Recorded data
▬▬▬▬▬▬

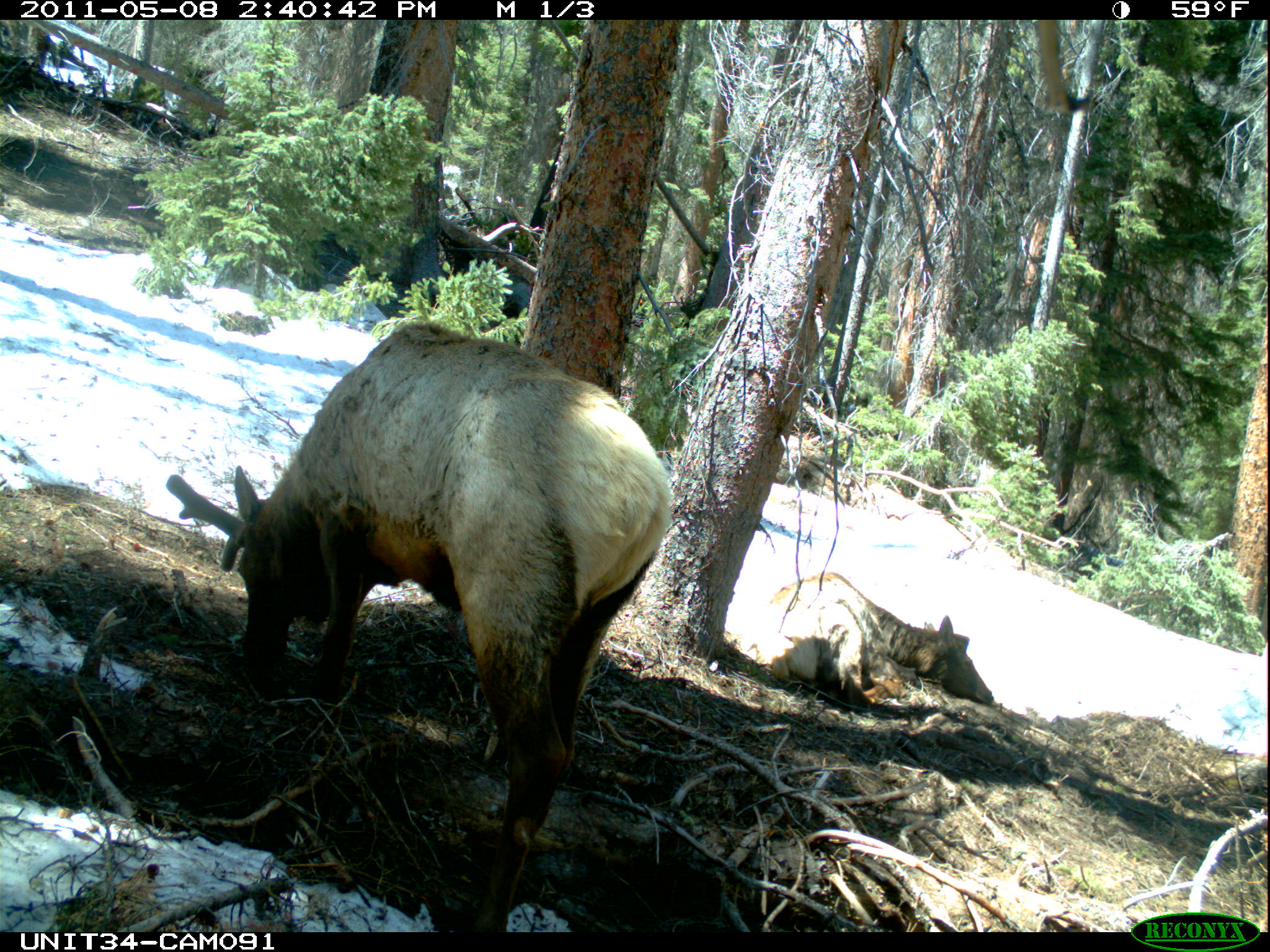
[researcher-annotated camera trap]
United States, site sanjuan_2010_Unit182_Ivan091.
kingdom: Animalia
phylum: Chordata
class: Mammalia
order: Artiodactyla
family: Cervidae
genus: Cervus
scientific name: Cervus elaphus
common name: red deer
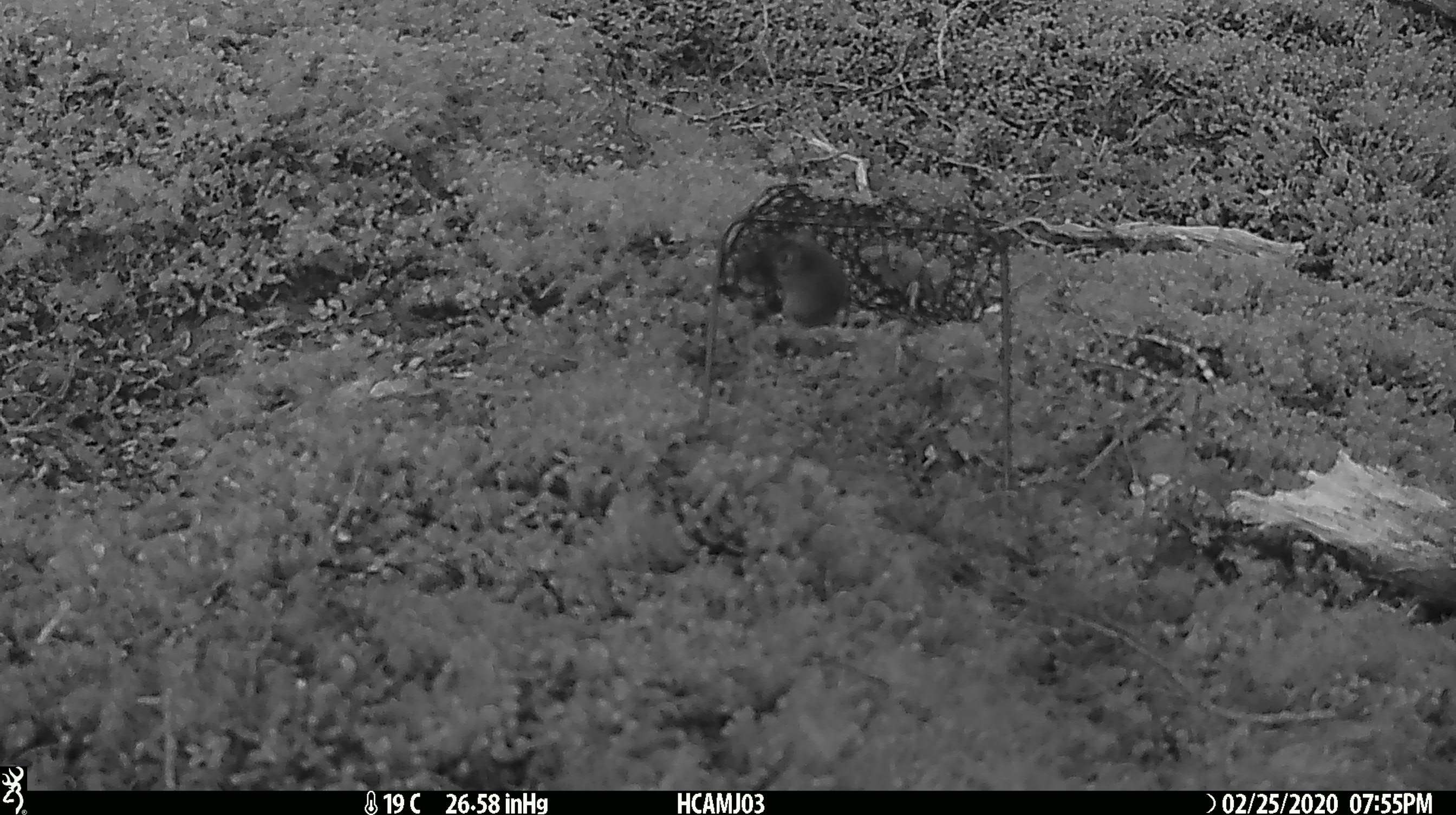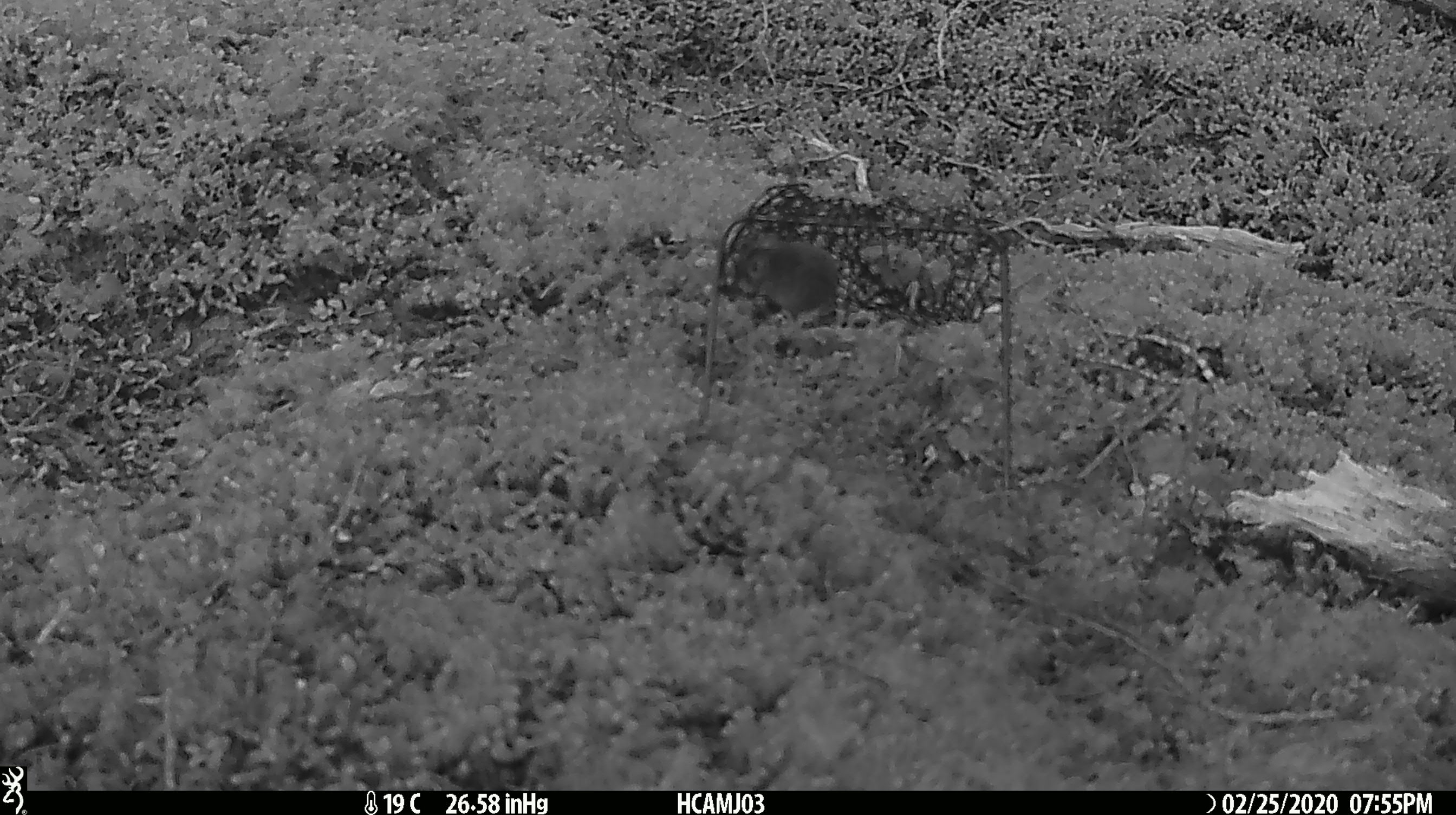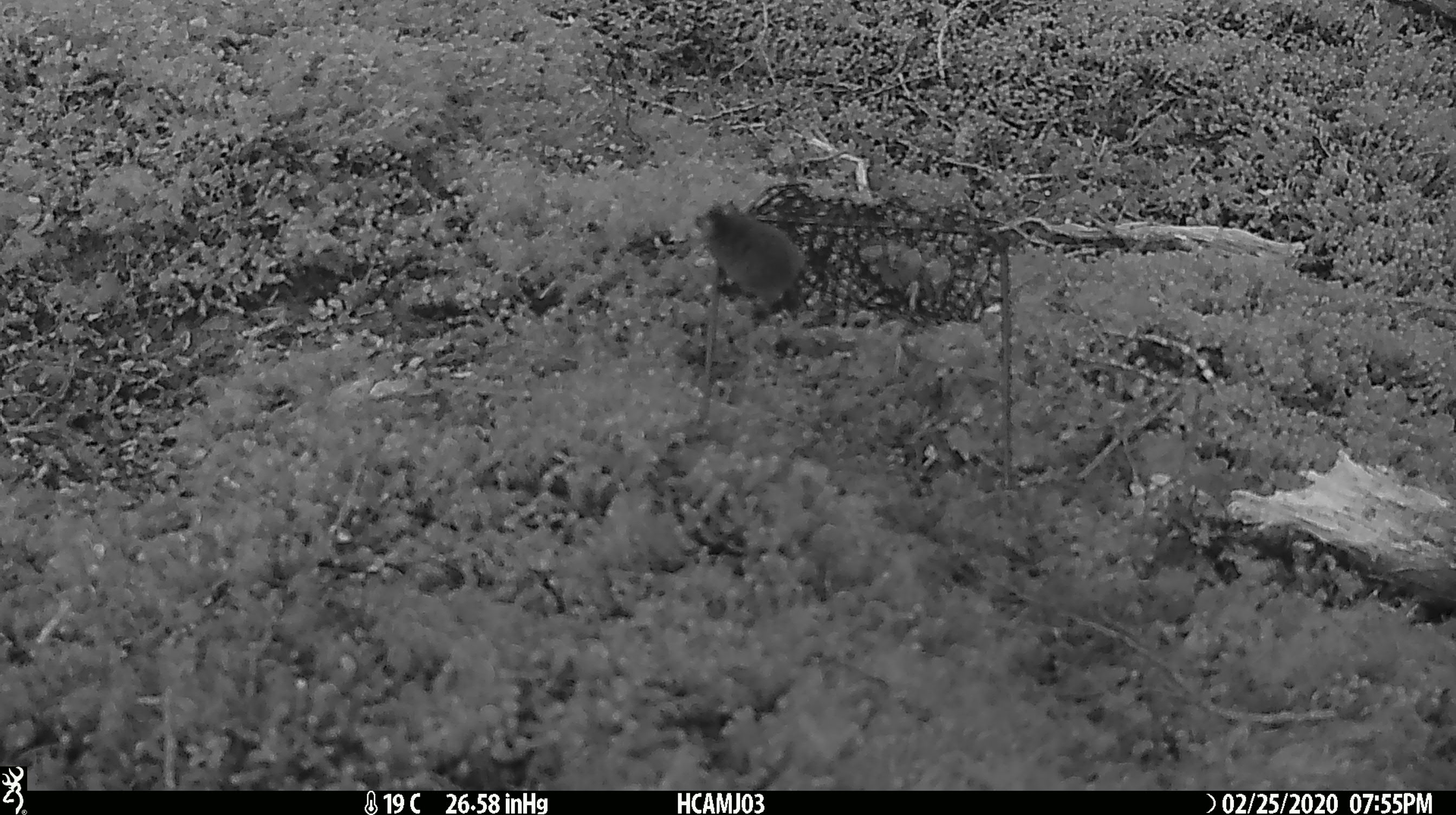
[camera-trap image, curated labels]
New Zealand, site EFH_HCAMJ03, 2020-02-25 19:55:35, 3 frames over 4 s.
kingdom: Animalia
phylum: Chordata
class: Mammalia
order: Rodentia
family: Muridae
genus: Mus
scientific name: Mus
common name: mouse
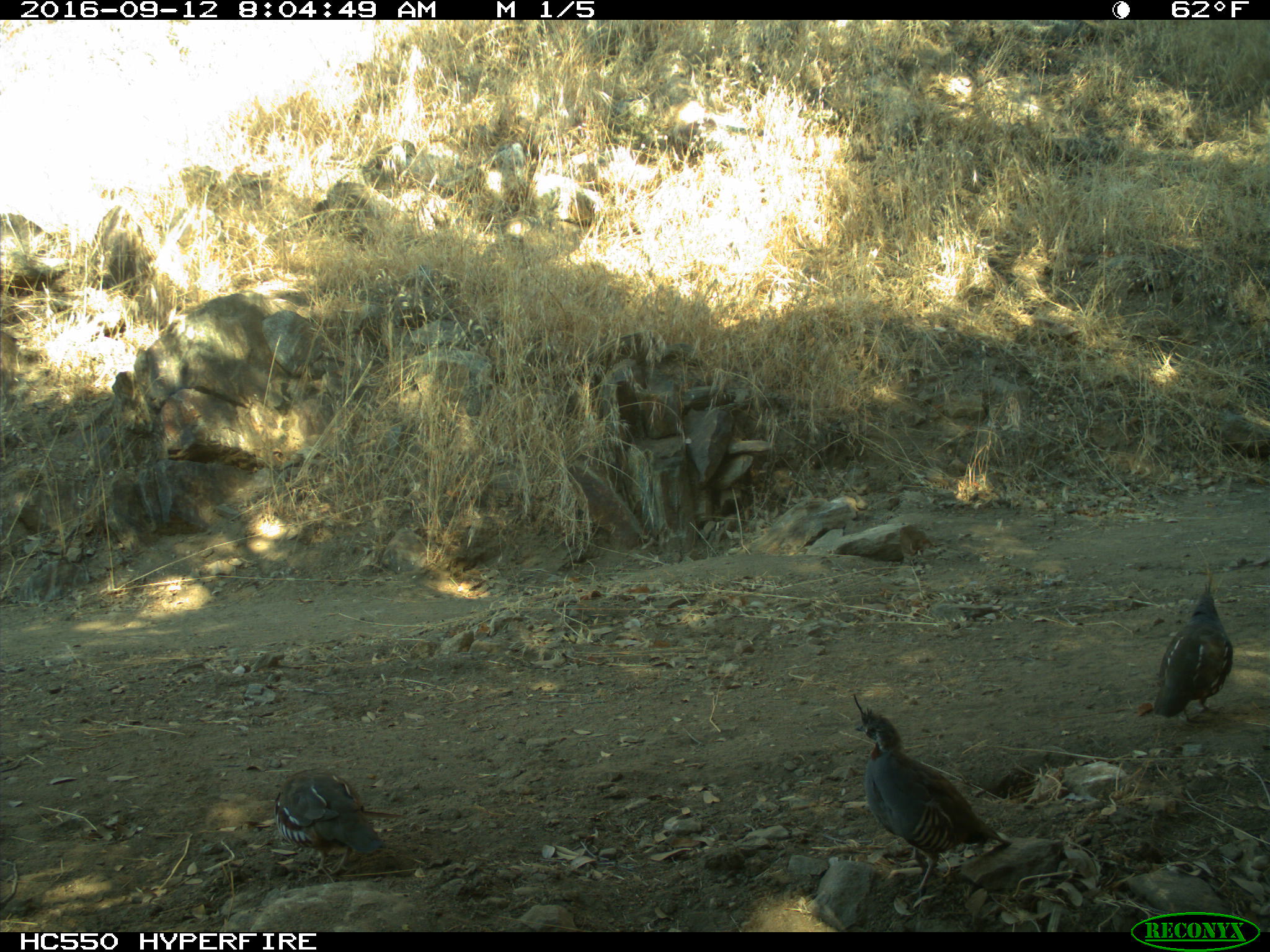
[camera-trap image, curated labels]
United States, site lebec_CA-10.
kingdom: Animalia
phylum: Chordata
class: Aves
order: Galliformes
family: Odontophoridae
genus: Callipepla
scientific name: Callipepla californica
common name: california quail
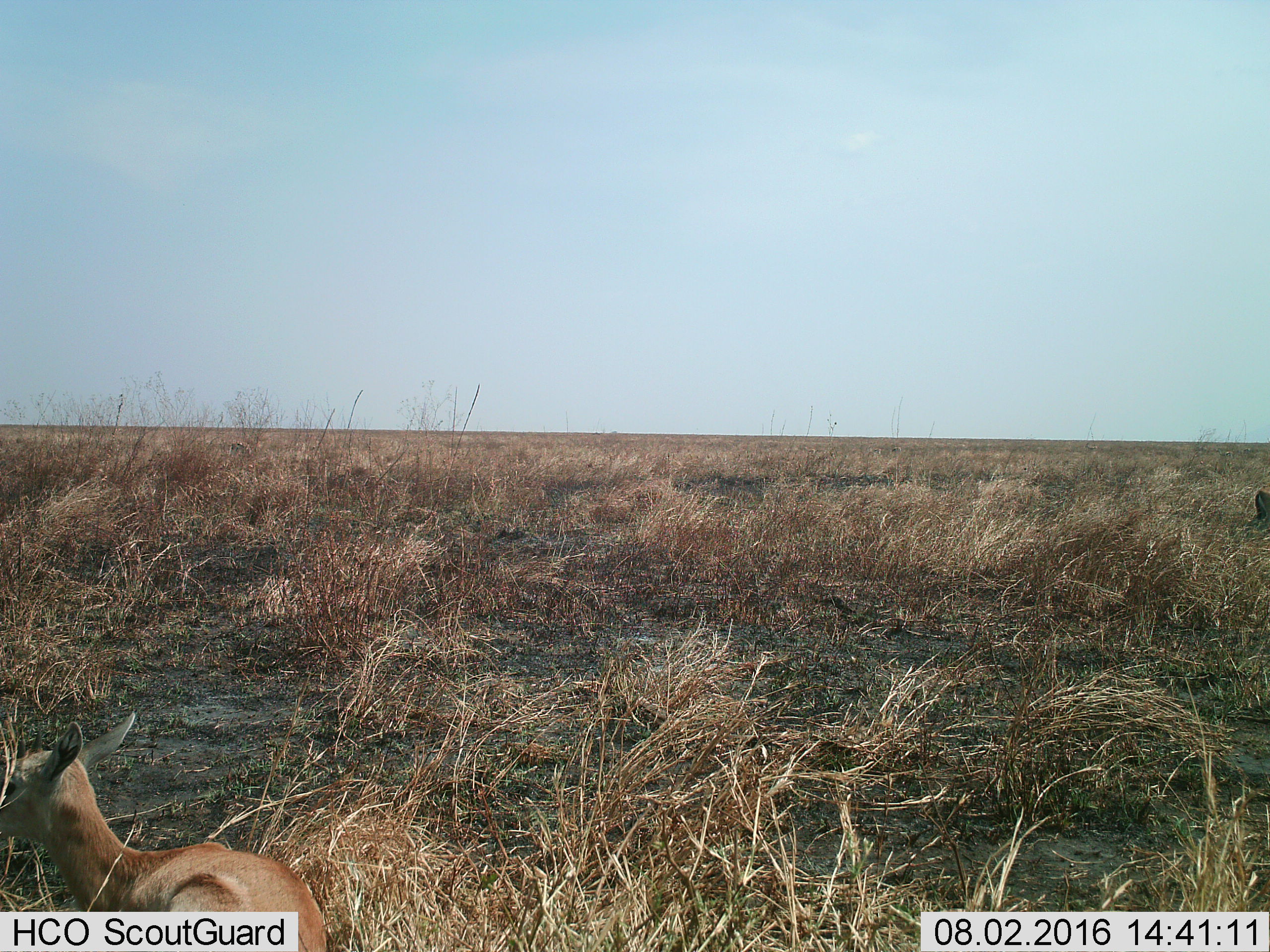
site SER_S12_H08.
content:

▬▬▬▬▬▬

What to work on: Take the data above and repeat it exactly, leaving each picture out.

Answer to this task:
[researcher-annotated camera trap]
United States, site sanjuan_2010_Unit182_Ivan091.
kingdom: Animalia
phylum: Chordata
class: Mammalia
order: Artiodactyla
family: Cervidae
genus: Cervus
scientific name: Cervus elaphus
common name: red deer
[camera-trap image, curated labels]
New Zealand, site EFH_HCAMJ03, 2020-02-25 19:55:35, 3 frames over 4 s.
kingdom: Animalia
phylum: Chordata
class: Mammalia
order: Rodentia
family: Muridae
genus: Mus
scientific name: Mus
common name: mouse
[camera-trap image, curated labels]
United States, site lebec_CA-10.
kingdom: Animalia
phylum: Chordata
class: Aves
order: Galliformes
family: Odontophoridae
genus: Callipepla
scientific name: Callipepla californica
common name: california quail
site SER_S12_H08.
content:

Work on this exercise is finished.